== Exercise ==
Search the records below for the word "burst". Copy each line where it occurs.

Collected data:

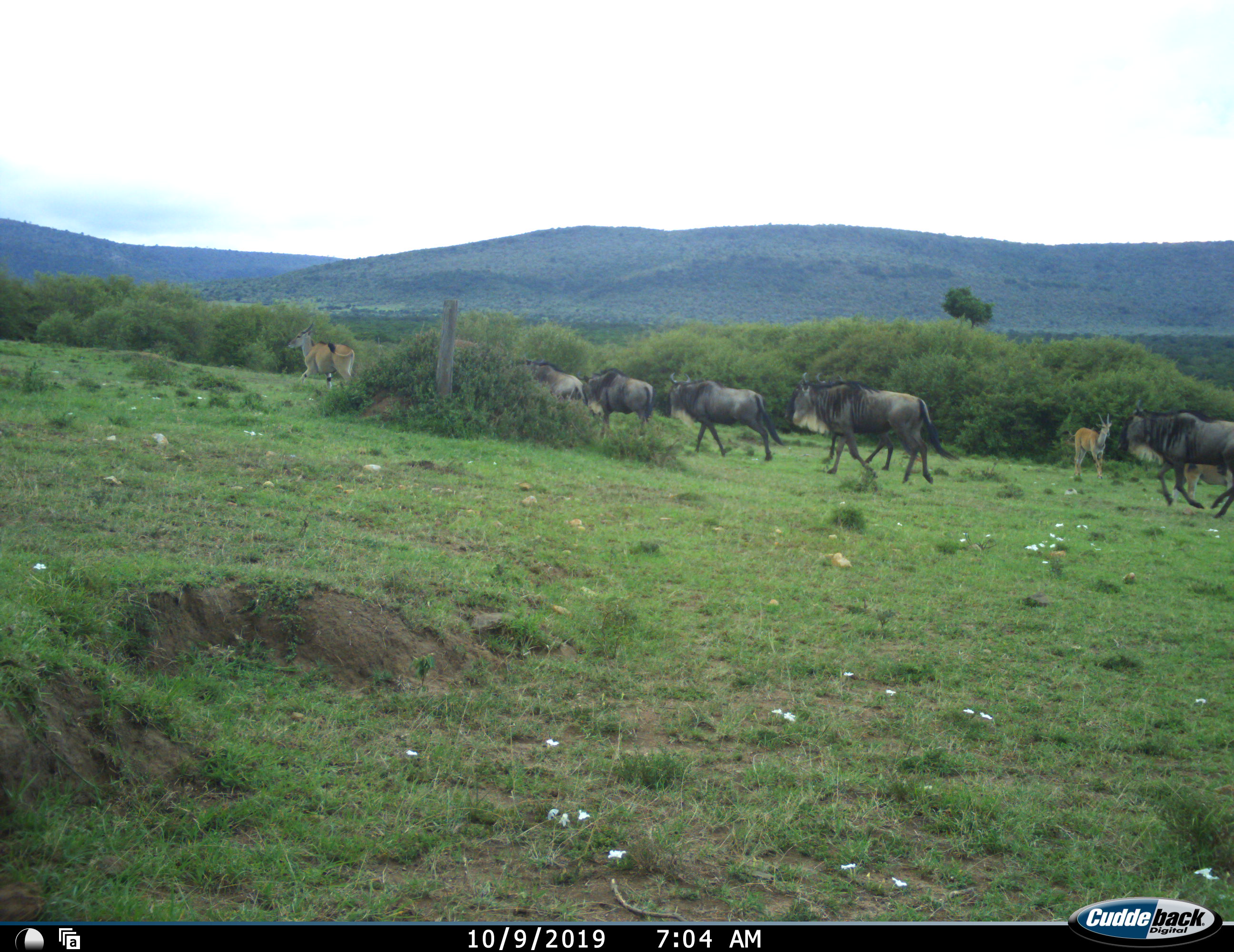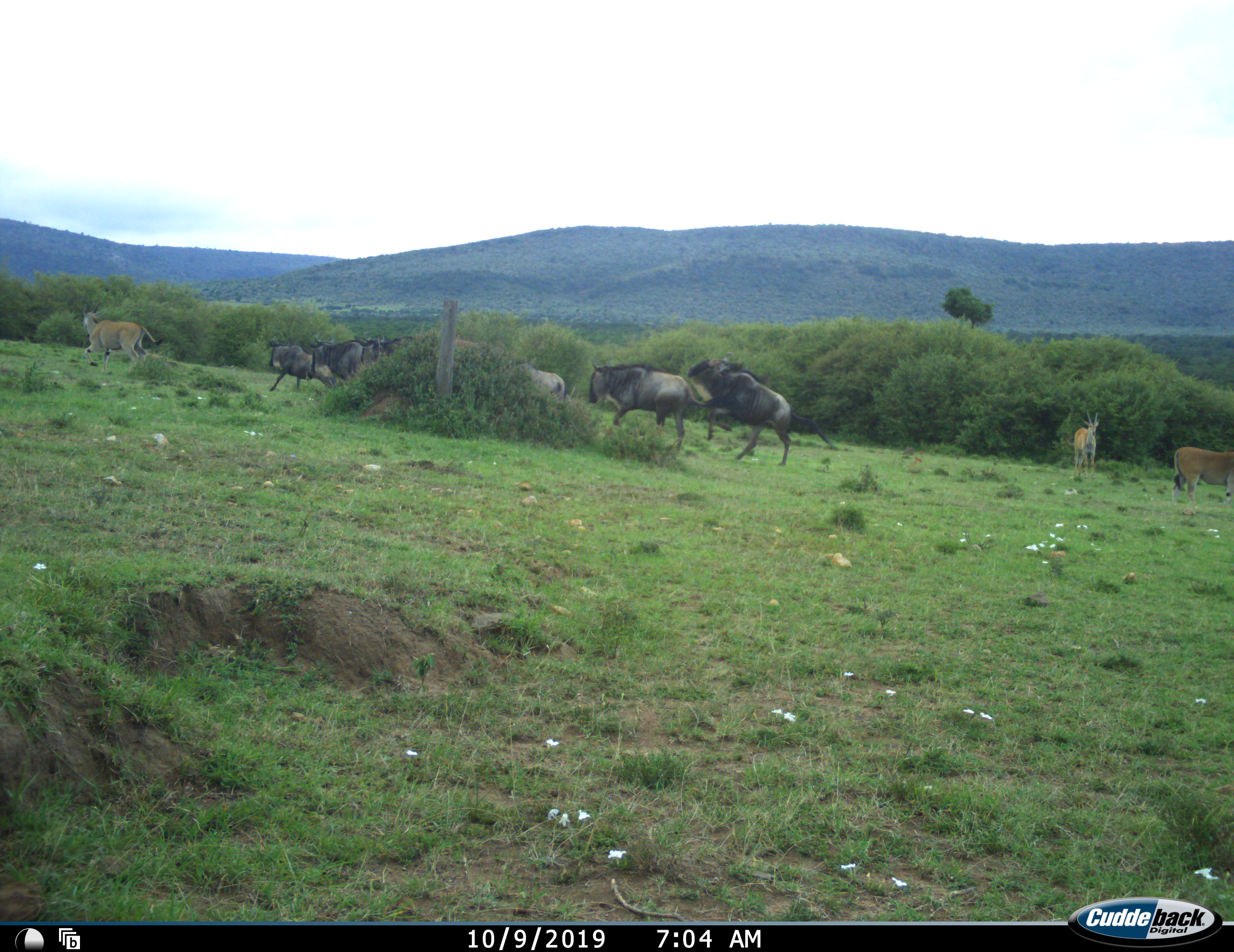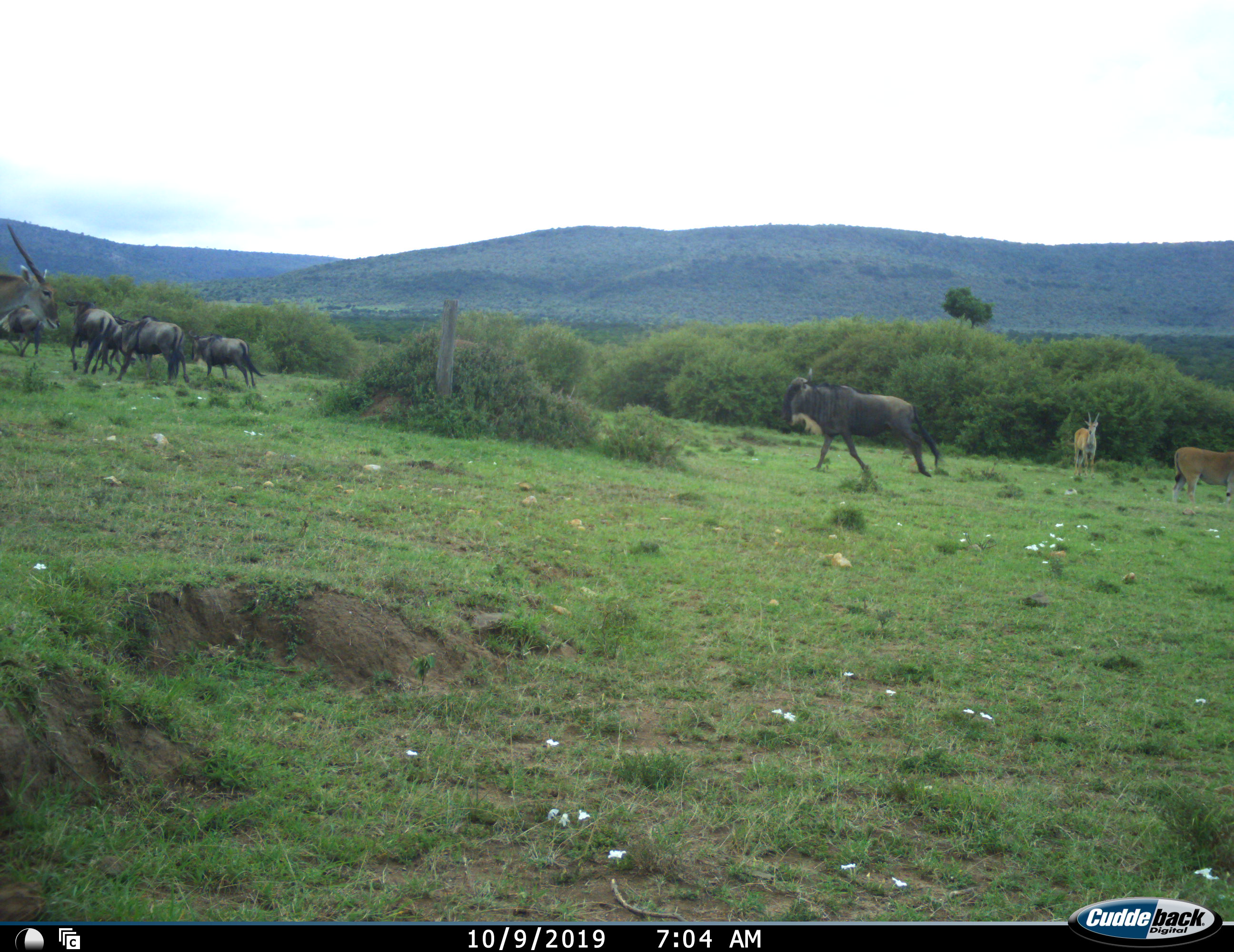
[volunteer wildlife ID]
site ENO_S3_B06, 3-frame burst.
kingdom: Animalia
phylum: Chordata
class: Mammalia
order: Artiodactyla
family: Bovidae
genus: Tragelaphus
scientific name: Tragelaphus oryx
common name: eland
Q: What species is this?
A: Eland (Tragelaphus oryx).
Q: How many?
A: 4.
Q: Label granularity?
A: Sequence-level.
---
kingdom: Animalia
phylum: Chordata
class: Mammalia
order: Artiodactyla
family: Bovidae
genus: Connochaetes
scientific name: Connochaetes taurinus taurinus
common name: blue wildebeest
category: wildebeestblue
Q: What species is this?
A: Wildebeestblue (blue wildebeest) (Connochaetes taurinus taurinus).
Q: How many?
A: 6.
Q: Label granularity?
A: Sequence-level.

---

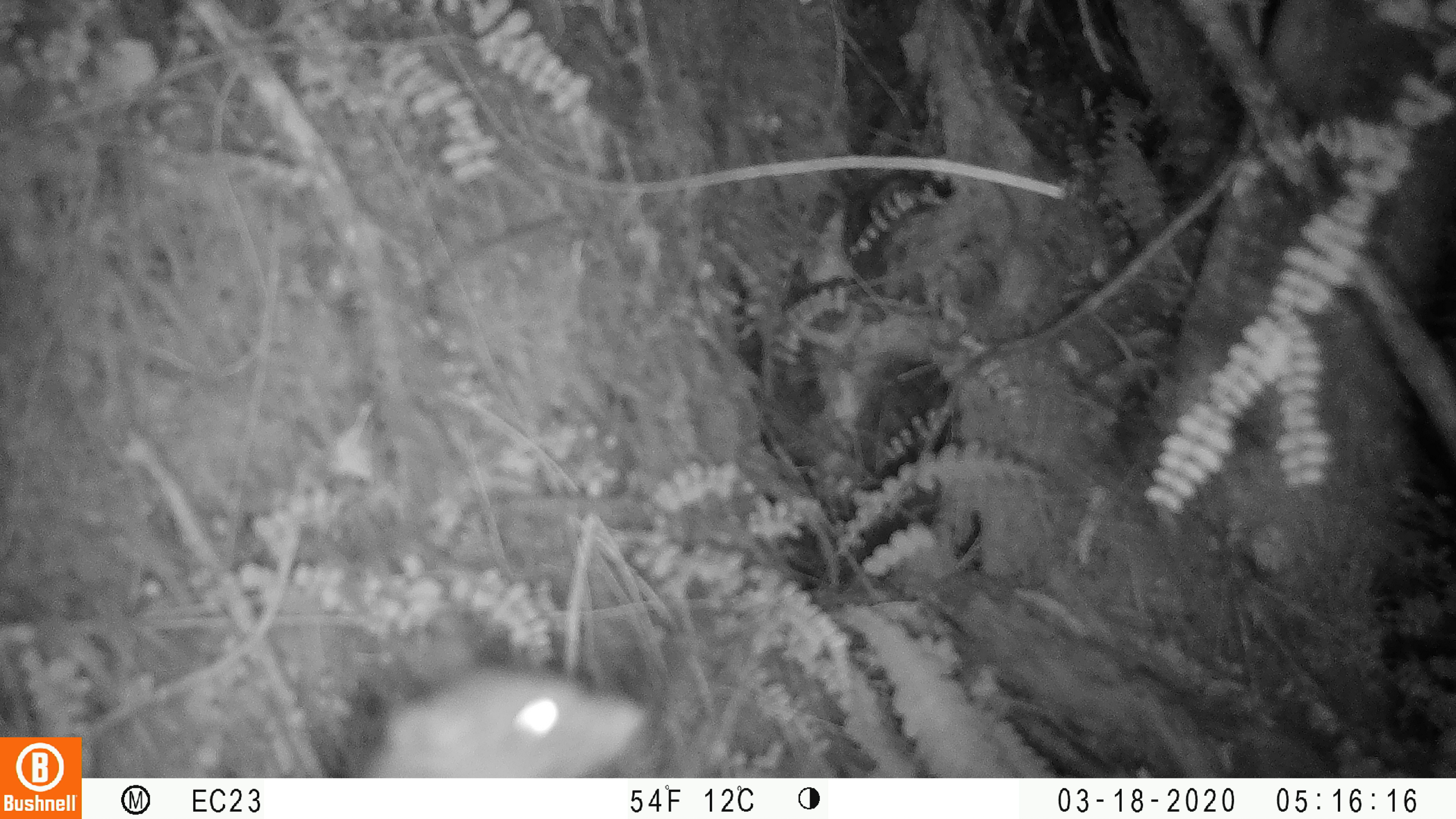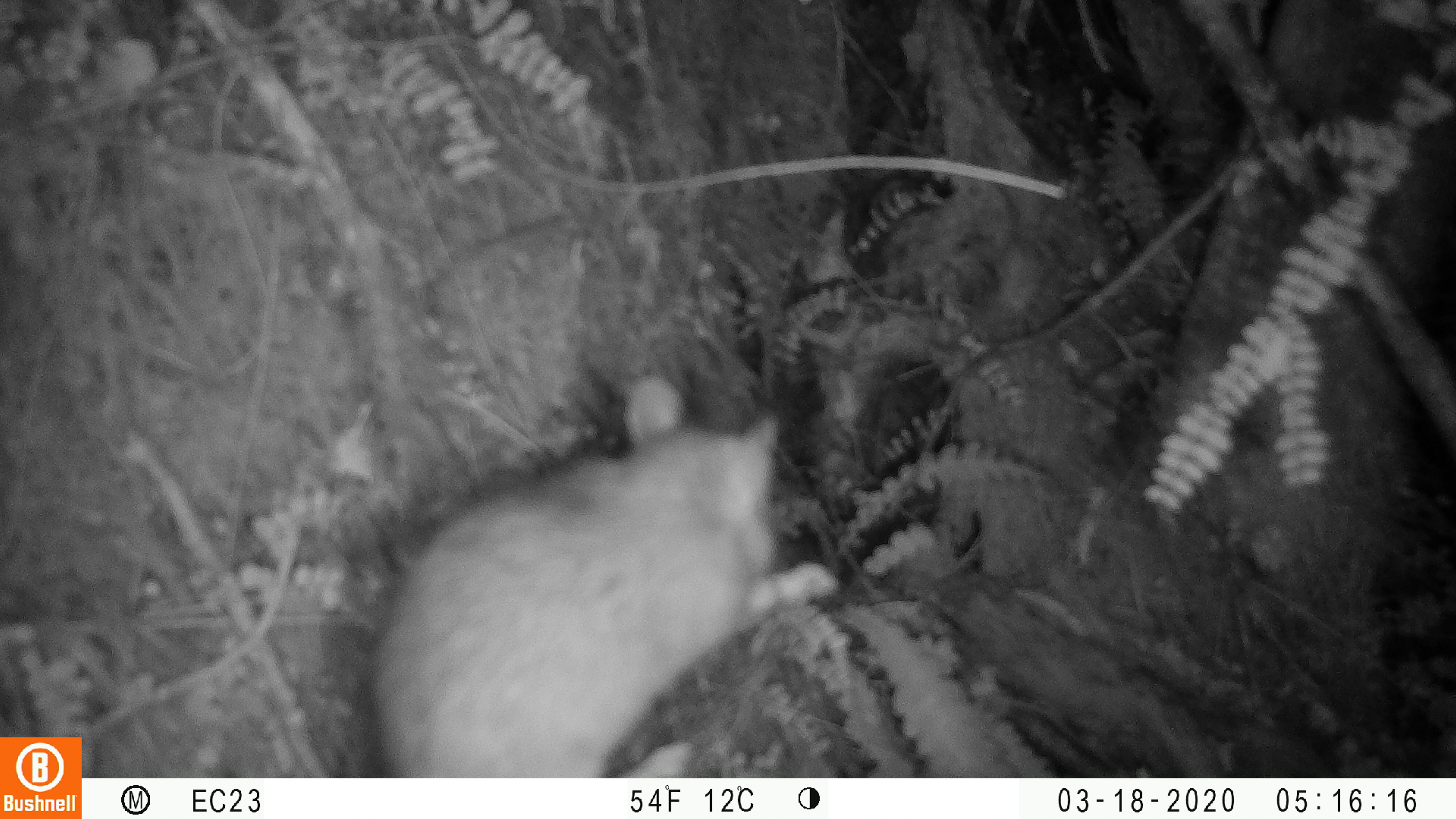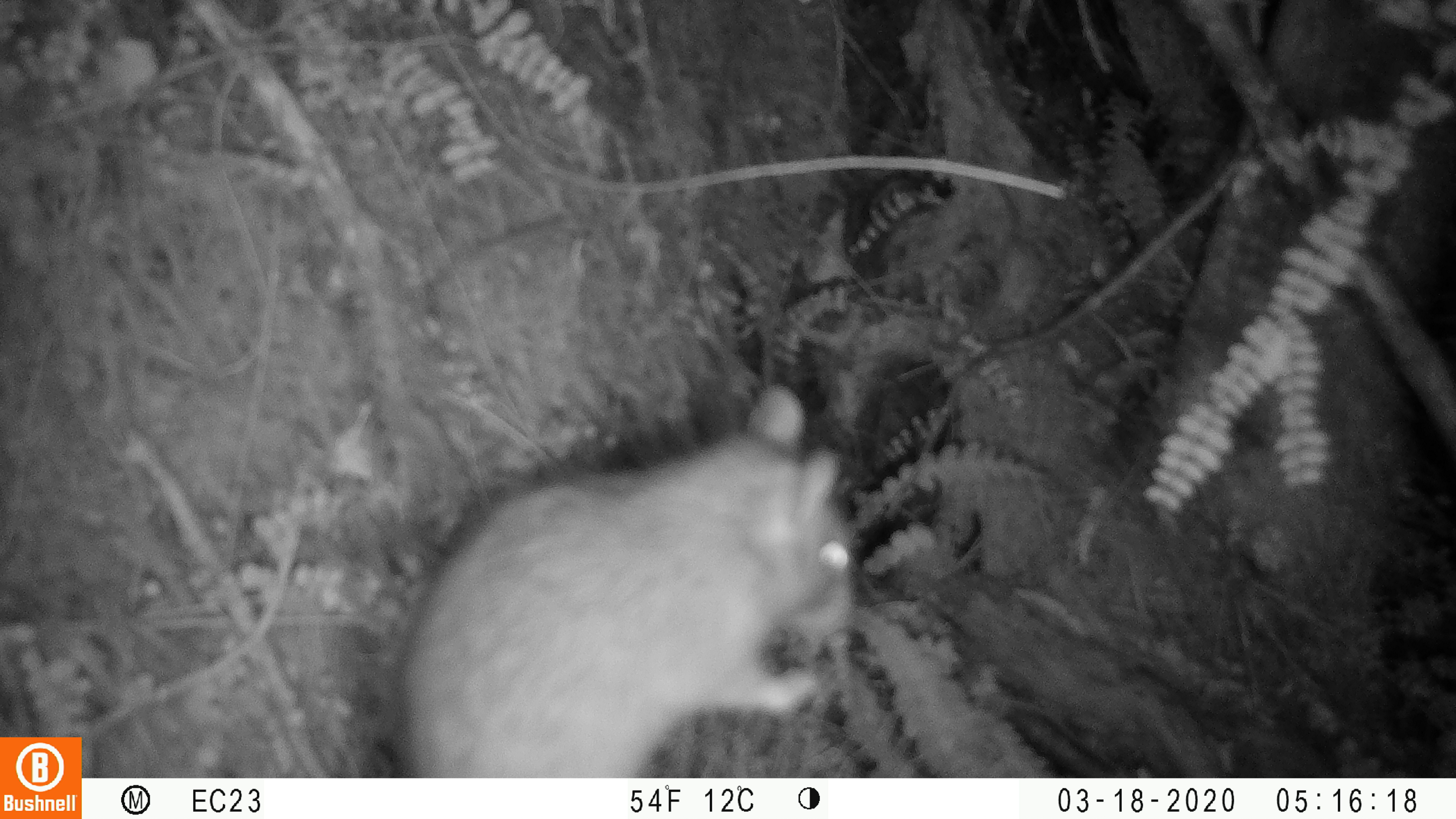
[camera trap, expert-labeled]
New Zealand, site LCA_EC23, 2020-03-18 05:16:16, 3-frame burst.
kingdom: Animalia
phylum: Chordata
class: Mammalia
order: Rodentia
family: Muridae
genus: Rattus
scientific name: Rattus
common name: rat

== Answer space ==
site ENO_S3_B06, 3-frame burst.
New Zealand, site LCA_EC23, 2020-03-18 05:16:16, 3-frame burst.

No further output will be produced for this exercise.